The Mercedes-Benz E-Class is arguably the model that personifies the German luxury brand. If one were to look up the definition of the marque in the automotive dictionary, it would most likely have a photo of the E-Class right next to the name. Sure, it has a whole line of models that customers can choose from to suit the latter’s needs. Yet somehow, this nameplate seems to be the world’s favorite Benz.
As proof of the E-Class’s popularity, Mercedes-Benz recently announced that the midsize sedan has set a new milestone in terms of sales--hitting roughly 13 million units worldwide in its almost 70-year history. Whether it is the sedan or the wagon, around four out of five luxury car buyers chose this car as their ride in May 2015 alone.
So, who buys the E-Class? Mercedes-Benz says that many Americans, South Koreans and Chinese customers prefer it over other luxury brands. The model sold 257,751 units over the past year. Apart from these markets where the sedan rules the roost, European customers likewise seem to love this car, but opting for the more practical wagon variant.
Particularly noteworthy is the Chinese market. Customers here often go for the long-wheelbase variant that can be used as a luxury limo. In fact, the Chinese customer is so important to Mercedes that the carmaker has set up a production plant in Bejing to churn out E-Class models, alongside the original factory in Sindelfingen, Germany. The latter has been manufacturing Benzes since 1947.
Since the very first E-Class (the 170V) rolled out of the German plant, many families, businessmen, fleet operators, and even collectors have lapped up the car in droves. The most popular variant remains the E350, with the E220 BlueTEC an equally sellable choice. While American clients go for the two aforementioned variants, Chinese customers seem to like the E260 a lot, in long-wheelbase trim, of course.

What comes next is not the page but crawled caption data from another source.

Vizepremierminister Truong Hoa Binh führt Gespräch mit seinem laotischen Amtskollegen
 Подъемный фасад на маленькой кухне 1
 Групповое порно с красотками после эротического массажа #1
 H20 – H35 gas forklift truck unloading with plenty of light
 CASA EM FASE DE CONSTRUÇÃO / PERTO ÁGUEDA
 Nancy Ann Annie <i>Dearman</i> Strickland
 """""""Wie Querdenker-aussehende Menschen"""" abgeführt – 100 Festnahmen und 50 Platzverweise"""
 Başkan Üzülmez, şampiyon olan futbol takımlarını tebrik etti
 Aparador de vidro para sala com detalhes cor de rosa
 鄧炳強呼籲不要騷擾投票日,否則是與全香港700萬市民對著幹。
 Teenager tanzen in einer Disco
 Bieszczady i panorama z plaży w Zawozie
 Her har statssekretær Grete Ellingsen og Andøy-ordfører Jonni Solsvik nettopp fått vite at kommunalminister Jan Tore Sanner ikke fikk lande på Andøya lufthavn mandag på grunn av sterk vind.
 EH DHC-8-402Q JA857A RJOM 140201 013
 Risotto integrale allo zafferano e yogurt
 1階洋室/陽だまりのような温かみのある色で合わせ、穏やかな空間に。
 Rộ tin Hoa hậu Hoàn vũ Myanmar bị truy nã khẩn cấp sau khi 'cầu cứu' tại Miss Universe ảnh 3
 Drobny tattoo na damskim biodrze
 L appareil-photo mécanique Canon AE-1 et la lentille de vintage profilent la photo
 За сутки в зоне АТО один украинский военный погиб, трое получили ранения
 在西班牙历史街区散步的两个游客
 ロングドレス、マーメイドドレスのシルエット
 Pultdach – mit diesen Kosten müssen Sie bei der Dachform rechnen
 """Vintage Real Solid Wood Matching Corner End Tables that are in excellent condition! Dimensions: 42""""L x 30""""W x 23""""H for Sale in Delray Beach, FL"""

The E-Class holds the distinction of having an unbroken production lineage over its 68-year run. If you know your Mercs, you’re probably aware that Mercedes added the "E-Class" moniker to the lineup in 1993, along with the face-lifted W124 body style. And you don’t need to peek into the sales charts or go abroad to understand just how popular the car is. There are still quite a few vintage E-Class cars running on our roads. You’ve got the W123 (1976-1985), the older W114 (1968-1976), or the still sought-after W124 (1986-1995). Each one is a fine mix of luxury, performance and bank-vault solidity that is synonymous with the brand.
While many may find the car to have an image of being "your father’s Benz," there’s no denying that more than a few have still tried to steal the keys just to go for a joyride in the world’s favorite Chedeng.